[BEGIN EXTRACT PROVIDED]
Happiest students? Princeton Review rankings, unpacked
With the release of the Princeton Review’s rankings earlier this month, Rice regained its position as having the happiest students in the nation. Responses to the ranking varied, and students, faculty and administration are having a more nuanced discussion about the implications and impact of the ranking on students. Many have questioned the process of determining the rankings themselves, which Princeton Review’s “Best 381 Colleges” co-author David Soto explained in an interview with the Thresher.
Wiess College junior Alex Bergin-Newman said she believes happiness is relative and cannot be measured. Following the release of the ranking, Bergin-Newman authored an op-ed in the Thresher entitled “Happiest ranking isolates unhappy students,” which garnered a strong response online from the Rice community.
“For someone like myself who is dealing with depression and anxiety, a six or seven out of 10 on a scale of happiness is a success for me, and symbolizes that I feel that I’m dealing with all of the crap going on in my life pretty well,” she said. “But that same score doesn’t mean the same thing to everyone.”
On the other hand, Duncan College junior Mike Hua said he is proud of the ranking and feels it is good for the university.
“I don’t want it to overshadow the problems we have, including mental health and wellbeing, quality of teaching and opportunities for low-income/first-generation students,” Hua said. “We have to focus on those who need more support.”
The Process
In a phone interview, Soto said the rankings are entirely based on student surveys. In particular, the ranking for happiest students is based on a scaled response to the statement “I am happy at my school,” with five options between “strongly disagree” and “strongly agree.” While the survey is available online year-round, the official survey is sent out to university administration every three years to avoid “survey fatigue.” Each March, the previous year of data is analyzed for publication; all responses received after that period are put in the following edition.
Dan Warner, director of admissions, said he expects the Princeton Review will prompt the administration next month to notify students that the survey will be available. The last time the administration did so was in October 2013.
“We send out the notification to college coordinators, students we work with, the athletics department and distribute it the best we can,” Warner said.
Long-time college coordinators from Brown, Martel, Jones, and Will Rice said they have difficulty recalling whether they received and distributed the survey prompt from the Princeton Review and could not find the email from 2013 in their archives.
Following distribution, it’s up to students to respond. According to Soto, the number of participants has varied from all 26 students at an extremely small college to a smaller proportion of 5,000 students at a large university.
According to Fred Oswald, professor of industrial and organizational psychology at Rice, there are positives and negatives to the Princeton Review’s method of data collection.
[END EXTRACT PROVIDED]
Can you carry on the article about Rice's Princeton Review happiness ranking, picking up right after its last sentence? These entries have no connection to the article about the Princeton Review happiness ranking.
[BEGIN DATA LISTING]
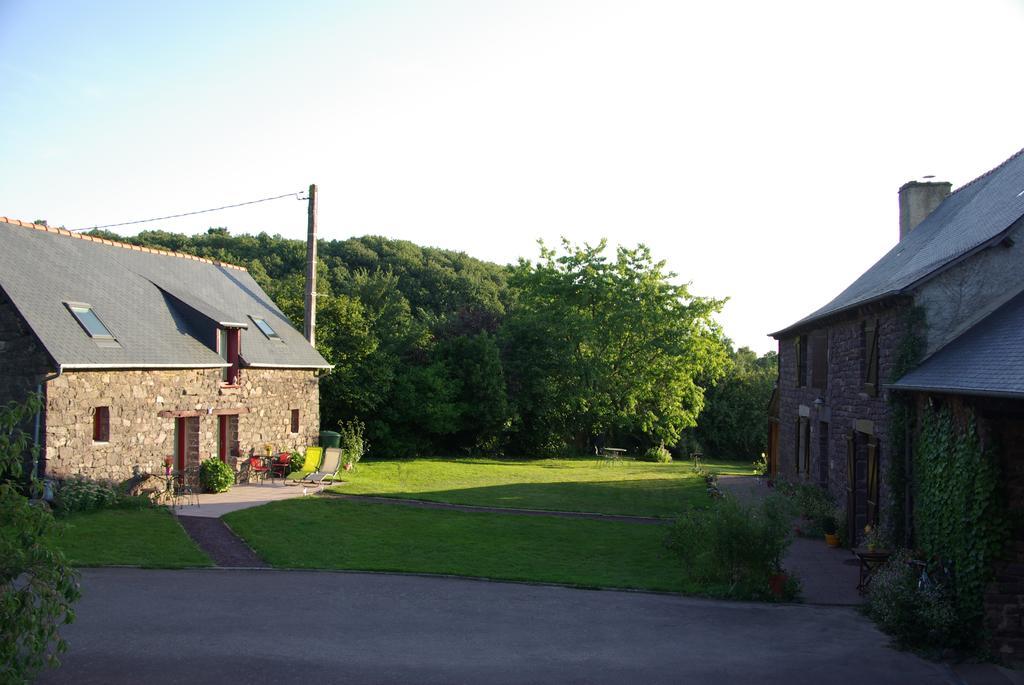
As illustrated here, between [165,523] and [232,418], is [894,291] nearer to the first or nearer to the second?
[165,523]

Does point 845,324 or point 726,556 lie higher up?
point 845,324

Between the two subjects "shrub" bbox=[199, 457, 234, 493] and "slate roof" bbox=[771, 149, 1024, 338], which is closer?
"slate roof" bbox=[771, 149, 1024, 338]

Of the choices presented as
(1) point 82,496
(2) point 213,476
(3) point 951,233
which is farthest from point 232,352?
(3) point 951,233

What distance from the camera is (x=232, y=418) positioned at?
20.4 m

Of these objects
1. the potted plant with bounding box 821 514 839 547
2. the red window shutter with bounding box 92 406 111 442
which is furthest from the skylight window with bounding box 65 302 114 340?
the potted plant with bounding box 821 514 839 547

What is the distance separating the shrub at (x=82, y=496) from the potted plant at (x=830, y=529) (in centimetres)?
1364

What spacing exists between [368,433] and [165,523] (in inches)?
580

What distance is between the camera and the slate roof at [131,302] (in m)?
16.1

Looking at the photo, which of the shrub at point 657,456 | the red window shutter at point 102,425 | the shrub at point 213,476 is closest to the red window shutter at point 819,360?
the shrub at point 213,476

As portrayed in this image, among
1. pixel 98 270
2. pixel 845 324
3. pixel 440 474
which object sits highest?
pixel 98 270

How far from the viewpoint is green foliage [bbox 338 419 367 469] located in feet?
77.8

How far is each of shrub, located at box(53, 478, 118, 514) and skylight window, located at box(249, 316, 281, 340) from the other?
7.41 metres

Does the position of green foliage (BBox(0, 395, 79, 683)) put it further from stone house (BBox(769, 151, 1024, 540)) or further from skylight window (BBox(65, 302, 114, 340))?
skylight window (BBox(65, 302, 114, 340))

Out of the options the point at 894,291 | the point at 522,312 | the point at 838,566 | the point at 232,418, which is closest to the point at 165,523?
the point at 232,418
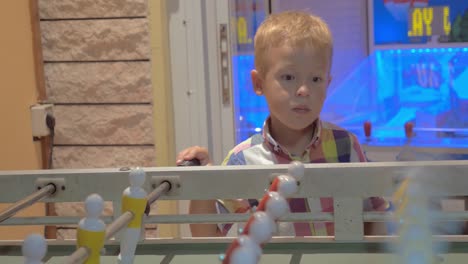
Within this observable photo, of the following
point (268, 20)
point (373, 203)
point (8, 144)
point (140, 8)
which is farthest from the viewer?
point (140, 8)

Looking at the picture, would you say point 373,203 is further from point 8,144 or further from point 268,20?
point 8,144

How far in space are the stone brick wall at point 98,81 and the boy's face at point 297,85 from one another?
129 cm

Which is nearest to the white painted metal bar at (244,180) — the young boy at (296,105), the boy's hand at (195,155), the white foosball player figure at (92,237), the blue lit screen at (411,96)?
the boy's hand at (195,155)

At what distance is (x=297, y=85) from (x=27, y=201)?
1.98 feet

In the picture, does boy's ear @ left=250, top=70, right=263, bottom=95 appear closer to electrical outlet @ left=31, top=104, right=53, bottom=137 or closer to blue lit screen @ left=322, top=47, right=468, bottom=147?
electrical outlet @ left=31, top=104, right=53, bottom=137

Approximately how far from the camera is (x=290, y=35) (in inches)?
56.4

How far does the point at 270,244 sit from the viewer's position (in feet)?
3.56

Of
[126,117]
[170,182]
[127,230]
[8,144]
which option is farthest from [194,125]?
[127,230]

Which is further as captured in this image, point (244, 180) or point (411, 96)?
point (411, 96)

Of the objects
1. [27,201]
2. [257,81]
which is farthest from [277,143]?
[27,201]

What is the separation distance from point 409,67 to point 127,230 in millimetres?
3233

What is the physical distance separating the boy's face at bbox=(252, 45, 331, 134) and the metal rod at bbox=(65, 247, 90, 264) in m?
0.79

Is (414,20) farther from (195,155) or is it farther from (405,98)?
(195,155)

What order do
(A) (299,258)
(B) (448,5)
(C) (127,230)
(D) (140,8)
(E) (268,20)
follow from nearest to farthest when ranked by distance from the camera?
(C) (127,230), (A) (299,258), (E) (268,20), (D) (140,8), (B) (448,5)
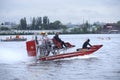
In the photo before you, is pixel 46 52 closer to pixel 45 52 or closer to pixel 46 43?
pixel 45 52

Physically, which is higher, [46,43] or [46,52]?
[46,43]

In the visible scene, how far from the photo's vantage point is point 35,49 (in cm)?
3338

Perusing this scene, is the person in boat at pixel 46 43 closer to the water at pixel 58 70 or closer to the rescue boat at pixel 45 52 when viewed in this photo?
the rescue boat at pixel 45 52

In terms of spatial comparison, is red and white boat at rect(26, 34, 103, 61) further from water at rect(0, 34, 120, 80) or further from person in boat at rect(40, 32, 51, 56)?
water at rect(0, 34, 120, 80)

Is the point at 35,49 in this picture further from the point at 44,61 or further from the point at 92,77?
the point at 92,77

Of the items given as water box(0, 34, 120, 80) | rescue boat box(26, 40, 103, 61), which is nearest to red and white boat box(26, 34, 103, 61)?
rescue boat box(26, 40, 103, 61)

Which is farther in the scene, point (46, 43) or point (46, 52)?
point (46, 52)

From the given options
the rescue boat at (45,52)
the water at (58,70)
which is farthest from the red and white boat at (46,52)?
the water at (58,70)

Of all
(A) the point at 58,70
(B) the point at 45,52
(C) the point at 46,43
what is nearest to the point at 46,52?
(B) the point at 45,52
[END DATA LISTING]
→ EXERCISE RESULT:
“One might argue that students themselves are in the best position to know and report on their happiness,” Oswald said. “On the other hand, the students who choose to respond to the Princeton Review survey might not be a random sample; e.g., they may be motivated to complete the survey due to being especially happy or unhappy.”
Oswald believes the Princeton Review seems to do a good job of selecting student responses that reflect the general theme, but the responses that are not provided can also limit the quality of insight.
“You don’t know what folks who chose not to answer would say and that could potentially skew results within a university and/or the relative scores/rankings between universities,” Oswald said.
Oswald suggested incorporating ratings from faculty would allow a more long-term view of students’ happiness; however, he mentioned that this data would have disadvantages, due to faculty being motivated by university to give positive feedback or to faculty not understanding the complete undergraduate experience.
In order to increase participation, the Princeton Review provides incentives, such as iPad giveaways, and allows universities to do so as well, although Rice declined to provide incentives.
Oswald said the influence of incentives provided by Princeton Review or the university could alter the data.
“Certainly incentives can improve survey response rates, providing more data for potentially more accurate results,” Oswald said. “Even small incentives can encourage reciprocity (e.g., giving a $2 bill can be perceived as unique and appreciated).”
Soto said the Princeton Review will not release the survey results for individual colleges, including Rice.
Soto also said students are allowed to make only one submission and the Princeton Review has ways of verifying identity and analyzing feedback. The online survey can be accessed multiple times from a computer, though it asks for the identity and .edu email of the person filling it out.
“If they answer ‘A’ all the way down, we have mechanisms to detect that kind of thing,” Soto said. “We also work with the [National Student Clearinghouse], which keeps track of all enrolled students at a given university, and we audit responses based on that.”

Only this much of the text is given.